Journal of Medical & Surgical Pathology
Open Access

ISSN: 2472-4971

Understanding socioeconomic inequalities of health care expenditure in Tunisia: a decomposition analysis

Joint Event on 15th International Conference on Surgical Pathology and Cancer Diagnosis & 4th International Conference on General Practice & Primary Care

April 15-16, 2019 Berlin, Germany

Khouloud Khemiri

FSEG Tunis El Manar, Tunisia

Posters & Accepted Abstracts: J Med Surg Pathol

Abstract :

Background: Although evidence is available on the impact (or the evolution) of health care expenditure in developed countries, little empirical evidence has been reported for developing countries. This paper seeks to analyze and explain socio-economic related health expenditure inequalities in developing countries using the particular case of Tunisia before and after financial reform in 2007 marked by the established of the national fund of health insurance. This is an interesting case study. The country has experienced a rapid demographic and epidemiologic transition during the last few decades (particularly since 1970). These rapid changes have recently occurred. However, there is no empirical evidence to identify how socio-economic factors contribute to inequalities in health care expenditure in Tunisia.
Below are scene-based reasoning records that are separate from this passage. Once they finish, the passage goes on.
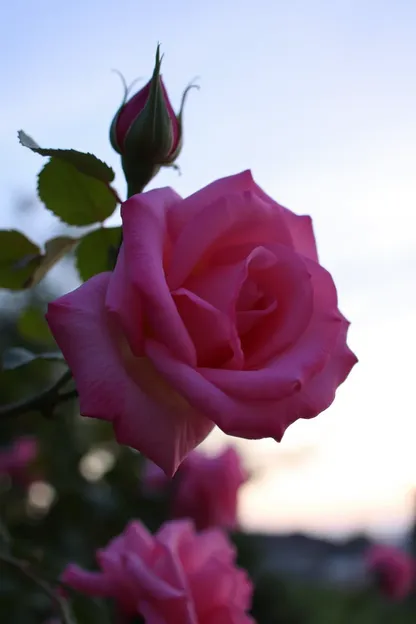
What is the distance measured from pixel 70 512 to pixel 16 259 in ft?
2.97

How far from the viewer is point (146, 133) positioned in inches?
19.4

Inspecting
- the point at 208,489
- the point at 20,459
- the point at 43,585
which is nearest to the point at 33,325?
the point at 43,585

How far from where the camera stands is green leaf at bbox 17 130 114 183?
0.48 metres

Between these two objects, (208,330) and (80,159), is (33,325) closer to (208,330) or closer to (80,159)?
(80,159)

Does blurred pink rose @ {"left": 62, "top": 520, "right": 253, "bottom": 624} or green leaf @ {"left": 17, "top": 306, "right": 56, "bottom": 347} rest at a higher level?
green leaf @ {"left": 17, "top": 306, "right": 56, "bottom": 347}

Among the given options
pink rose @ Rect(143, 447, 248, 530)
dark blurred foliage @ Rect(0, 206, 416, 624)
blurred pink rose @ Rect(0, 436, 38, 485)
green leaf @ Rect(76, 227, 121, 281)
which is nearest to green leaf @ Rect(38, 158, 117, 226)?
green leaf @ Rect(76, 227, 121, 281)

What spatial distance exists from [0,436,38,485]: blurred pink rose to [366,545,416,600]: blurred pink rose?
1.44m

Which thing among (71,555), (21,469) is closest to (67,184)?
→ (71,555)

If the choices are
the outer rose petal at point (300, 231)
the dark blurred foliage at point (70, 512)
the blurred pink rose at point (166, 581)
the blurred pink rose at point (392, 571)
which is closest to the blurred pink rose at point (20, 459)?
the dark blurred foliage at point (70, 512)

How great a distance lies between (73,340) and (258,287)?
11cm

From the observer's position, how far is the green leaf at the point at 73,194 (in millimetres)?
559

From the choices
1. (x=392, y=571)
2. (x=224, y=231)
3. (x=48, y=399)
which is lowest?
(x=392, y=571)

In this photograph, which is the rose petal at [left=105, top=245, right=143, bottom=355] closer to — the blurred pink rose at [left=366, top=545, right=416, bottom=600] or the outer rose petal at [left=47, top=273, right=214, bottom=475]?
the outer rose petal at [left=47, top=273, right=214, bottom=475]

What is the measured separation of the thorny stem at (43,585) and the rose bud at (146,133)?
0.31 meters
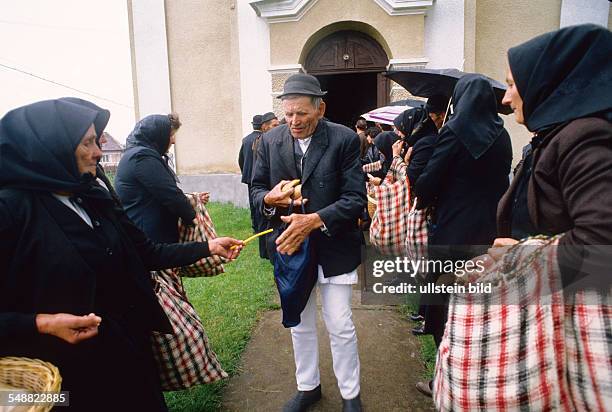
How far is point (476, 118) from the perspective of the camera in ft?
8.14

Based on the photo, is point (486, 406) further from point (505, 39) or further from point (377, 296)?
point (505, 39)

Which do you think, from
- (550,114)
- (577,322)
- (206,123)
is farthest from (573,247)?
(206,123)

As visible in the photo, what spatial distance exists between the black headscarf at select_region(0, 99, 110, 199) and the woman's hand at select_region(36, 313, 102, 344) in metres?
0.53

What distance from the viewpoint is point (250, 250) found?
22.0ft

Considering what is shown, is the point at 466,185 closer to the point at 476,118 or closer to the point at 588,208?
the point at 476,118

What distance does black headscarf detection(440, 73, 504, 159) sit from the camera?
2.45 metres

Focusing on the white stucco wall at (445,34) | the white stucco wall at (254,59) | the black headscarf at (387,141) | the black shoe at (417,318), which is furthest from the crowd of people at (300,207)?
the white stucco wall at (254,59)

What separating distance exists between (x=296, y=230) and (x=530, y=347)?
134cm

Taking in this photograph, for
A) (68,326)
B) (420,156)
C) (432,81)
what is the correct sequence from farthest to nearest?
(432,81) → (420,156) → (68,326)

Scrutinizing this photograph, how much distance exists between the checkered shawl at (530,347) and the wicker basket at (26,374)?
4.68 ft

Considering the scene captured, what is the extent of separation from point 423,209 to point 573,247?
1674 millimetres

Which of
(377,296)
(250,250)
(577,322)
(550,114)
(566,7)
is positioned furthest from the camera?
(566,7)

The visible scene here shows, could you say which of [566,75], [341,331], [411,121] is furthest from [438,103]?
[341,331]

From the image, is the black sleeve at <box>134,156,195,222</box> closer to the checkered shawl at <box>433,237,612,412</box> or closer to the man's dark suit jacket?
the man's dark suit jacket
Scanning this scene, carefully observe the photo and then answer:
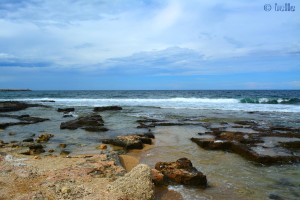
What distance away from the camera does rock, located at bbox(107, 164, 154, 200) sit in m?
5.15

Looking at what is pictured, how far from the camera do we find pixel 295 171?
7430 millimetres

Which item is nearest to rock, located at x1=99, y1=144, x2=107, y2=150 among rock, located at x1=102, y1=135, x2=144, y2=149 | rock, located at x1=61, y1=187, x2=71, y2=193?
rock, located at x1=102, y1=135, x2=144, y2=149

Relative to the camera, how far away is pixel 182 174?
6402 millimetres

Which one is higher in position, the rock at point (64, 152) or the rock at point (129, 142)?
the rock at point (129, 142)

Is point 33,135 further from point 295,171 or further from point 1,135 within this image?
point 295,171

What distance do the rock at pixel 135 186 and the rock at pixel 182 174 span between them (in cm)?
83

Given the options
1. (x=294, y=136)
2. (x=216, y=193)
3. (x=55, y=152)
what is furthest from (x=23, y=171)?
(x=294, y=136)

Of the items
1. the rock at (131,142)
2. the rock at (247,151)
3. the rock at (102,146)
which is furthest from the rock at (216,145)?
the rock at (102,146)

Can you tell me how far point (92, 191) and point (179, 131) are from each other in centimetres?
945

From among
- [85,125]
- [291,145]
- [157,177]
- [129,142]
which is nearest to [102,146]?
[129,142]

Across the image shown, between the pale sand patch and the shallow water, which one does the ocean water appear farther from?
the pale sand patch

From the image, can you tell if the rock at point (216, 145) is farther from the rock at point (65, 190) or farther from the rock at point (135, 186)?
the rock at point (65, 190)

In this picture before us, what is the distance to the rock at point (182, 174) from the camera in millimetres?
6301

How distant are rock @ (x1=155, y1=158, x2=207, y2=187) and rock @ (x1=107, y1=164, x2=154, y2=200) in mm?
Result: 831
The aim of this paper is to evaluate socio-economic related-inequalities in out-of-pocket health expenditure and their changes between 2005 and 2010 in Tunisia.

Methods: Using the National Survey on Household Budget, Consumption and Standard of Living, EBCNV, collected by the National Institute of Statistics (INS) in Tunisia in 2005 and 2010, we employed the decomposition of concentration index method to measure the socio-economic inequalities in health care expenditure; some need indicators and other control variables related to the inequality of the out-of-pocket health care expenditure in Tunisia are employed.

Results: Results show that the concentration index for socio-economic and need variables are significantly positive, they contribute deeply to produce more inequities in out-of-pocket health expenditure between 2005 and 2010. Furthermore, Tunisia still suffer from a deep inequalities issued by the inequities variables expressed by the demographic variables. Socio-economic and demographic variables contribute positively to deepen inequalities in health care expenditure. Contrary, need variables contribute negatively to increase inequalities in health care expenditure in Tunisia. Finally, elasticity of out-of-pocket expenditure relative to income and number of old people are positive but low.

Conclusion: Despite the general trends to reduce inequalities of health care spending among Tunisian households and improving equitable distribution of health care in Tunisia, the results still far from the desired objectives. Furthermore, the degree of inequity in health expenditure has a tendency to increase in although all efforts to reduce it. Therefore, there is a need to consider implementation issues of the strategies and refocus on policy prioritizations. It is necessary to strengthen universal health coverage to decrease the financial burden of the health care, particularly by diminishing obstacles for lower income and higher need groups.